Malgré le ralentissement de la croissance démographique, les ventes de logements reprennent de la vigueur. Les conditions du marché demeurent toutefois très contrastées : en Ontario et en Colombie-Britannique, les acheteurs gardent l’avantage et tirent les prix à la baisse, tandis que dans les Prairies, au Canada atlantique et au Québec, ce sont les vendeurs qui dominent, les prix atteignant de nouveaux sommets (notamment dans la ville de Québec, où ils ont bondi de 15 % d’une année sur l’autre). Les ventes devraient enregistrer une légère hausse à la suite de l’adoption, par le gouvernement fédéral, d’une loi visant à réduire la TPS sur les logements neufs destinés aux acheteurs d’une première propriété.

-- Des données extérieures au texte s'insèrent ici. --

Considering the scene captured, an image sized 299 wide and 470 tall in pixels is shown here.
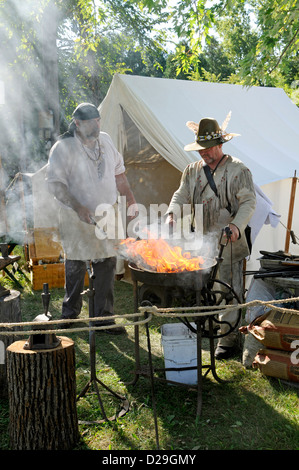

L’inflation de l’IPC global demeure faible, légèrement sous la barre des 2 %, en partie grâce à la suppression de la taxe carbone à la consommation. L’inflation sous-jacente, elle, s’établit toutefois autour de 2,5 %, selon la Banque du Canada. Malgré tout, nous prévoyons une inflation moyenne d’environ 2,0 % cette année et l’an prochain, la hausse du chômage compensant l’effet des droits de douane de rétorsion, dont l’ampleur demeure limitée. L’atonie du marché du travail se manifeste déjà par un taux d’emplois vacants ramené à son plus bas niveau en huit ans.
L’inflation de base, encore élevée, place la barre très haut pour une nouvelle baisse des taux de la Banque du Canada. Toutefois, la hausse attendue du chômage pourrait pousser la Banque à sortir de sa réserve dès cet automne, à condition que l’IPC de base se modère d’ici là. Des réductions cumulées de 75 points de base d’ici le printemps 2026 ramèneraient le taux directeur à 2,0 %, un niveau jugé modérément stimulant. Si la Réserve fédérale assouplit sa politique monétaire plus que ne le fera la Banque du Canada l’an prochain, et à condition qu’aucun écueil commercial majeur ne survienne en cours de route, le dollar canadien pourrait regagner légèrement du terrain pour atteindre 75 cents d’ici la fin de 2026.